India grappling with a dearth of agentic AI experts
India faces a critical shortage of agentic AI professionals, with demand projected to double by 2026. The current talent pool of under 100,000 struggles to meet the growing need, driving up salaries and competition among GCCs, IT firms, and startups. The market for AI agents is projected to grow significantly, driven by sectors like autonomous vehicles, smart manufacturing, and healthcare.
Adobe Firefly: The next evolution of creative AI
Adobe Firefly, which revolutionized the creative industry in under two years, has generated over 20 billion assets worldwide. Today at Adobe MAX London, they unveil ed the latest Firefly release, unifying AI-powered tools for image, video, audio, and vector generation into a single platform with new capabilities.
OpenAI releases latest image generation model in the API
The latest image generation model, gpt-image-1, is now available in the API, enabling developers to integrate high-quality image generation into their tools and platforms. The model can create images in diverse styles, follow custom guidelines, and accurately render text.

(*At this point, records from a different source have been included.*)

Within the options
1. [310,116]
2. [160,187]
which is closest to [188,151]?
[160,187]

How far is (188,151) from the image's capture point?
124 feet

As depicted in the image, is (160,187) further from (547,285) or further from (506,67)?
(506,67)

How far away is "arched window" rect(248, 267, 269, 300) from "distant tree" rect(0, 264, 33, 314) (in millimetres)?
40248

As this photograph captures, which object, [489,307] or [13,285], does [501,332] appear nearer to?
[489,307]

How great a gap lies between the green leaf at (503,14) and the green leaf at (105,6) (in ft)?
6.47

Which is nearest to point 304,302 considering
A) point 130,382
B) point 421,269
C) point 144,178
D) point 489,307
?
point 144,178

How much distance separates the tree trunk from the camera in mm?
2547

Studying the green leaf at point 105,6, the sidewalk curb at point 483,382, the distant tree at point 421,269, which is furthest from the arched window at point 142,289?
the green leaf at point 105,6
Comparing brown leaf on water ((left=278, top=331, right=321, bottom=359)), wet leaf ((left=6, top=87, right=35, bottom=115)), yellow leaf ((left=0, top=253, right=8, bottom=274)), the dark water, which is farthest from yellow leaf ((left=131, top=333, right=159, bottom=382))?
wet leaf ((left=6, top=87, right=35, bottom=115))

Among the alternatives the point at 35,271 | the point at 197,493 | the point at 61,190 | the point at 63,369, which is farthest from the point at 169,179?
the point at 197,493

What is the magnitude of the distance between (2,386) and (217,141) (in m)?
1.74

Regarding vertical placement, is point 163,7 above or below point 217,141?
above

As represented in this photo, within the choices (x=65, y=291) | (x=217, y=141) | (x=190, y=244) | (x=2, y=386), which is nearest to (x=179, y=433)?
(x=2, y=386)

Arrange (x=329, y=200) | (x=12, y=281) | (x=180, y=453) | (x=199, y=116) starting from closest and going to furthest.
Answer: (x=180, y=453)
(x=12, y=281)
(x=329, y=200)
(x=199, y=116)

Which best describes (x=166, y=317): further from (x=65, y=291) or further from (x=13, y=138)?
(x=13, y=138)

Two undergrads and an AI speech model
Two undergrads from Korea, with just three months of AI tinkering, have unleashed Dia—a 1.6B parameter open-source speech model that mimics podcast-style dialogues, rivaling Google’s NotebookLM. Built using Google’s TPU Research Cloud, Dia allows users to customize tones, insert natural speech disfluencies, and even clone voices, all operable on consumer-grade GPUs with 10GB VRAM. Available on Hugging Face and GitHub, it offers impressive performance, though it lacks safeguards against misuse. Nari Labs plans to expand Dia’s capabilities and language support, aiming to add a social layer atop their synthetic voice platform.
MCP - the OS of the AI fueled machine
A good look at the state of MCP by Charlie Graham. The current clients like Claude, cursor & VS Code seem crude but the future is bright. MCP’s are like “chat apps” that these clients run. MCP clients could dominate the future as the search engines do today. The gen1 apps lack security and results vary depending on llm interpretation of your query. But we are at gen 1 of this tech and in the past few weeks the count of MCP servers on MCP.so has exceeded 10k. If you want to dip your toes into AI app building MCP is where the action is.
AI Horseless Carriages
An amazing essay on building software for the AI Era. A lot of today’s software is akin to the “Horseless carriage” which refers to the early motor car designs that borrowed heavily from the horse-drawn carriages that preceded them. Peter Koomen brilliantly shows the folly of today’s AI app builders and suggest some creative ways of getting beyond the AI slop with how AI is being used in email apps.
The llm as Customer
Interesting insight from @karpathy on X that sees the llm as your customer
Are we pivoting to a world where we depend on llm’s and products are built llm first ?
Podcast Recommendation : Lennys Podcast - Varun Mohan - CEO Windsurf
Building a magical AI code editor used by over 1m developers in 4 months: Inside Windsurf
🚀 Google Launches Gemma QAT Models for Consumer GPUs 🎮🧠
Google has released new quantization-aware trained (QAT) versions of its Gemma 2B and 7B models, enabling state-of-the-art performance while running efficiently on consumer-grade GPUs. These models are designed to maintain accuracy even after 4-bit quantization, thanks to techniques like QLoRA and SmoothQuant. Notably, they outperform competitors like Mistral and LLaMA 2 across multiple benchmarks, and offer open weights for local deployment via platforms like Hugging Face and NVIDIA TensorRT-LLM. This positions Gemma QAT as a major leap toward democratizing high-performance AI inference for individual developers and small teams.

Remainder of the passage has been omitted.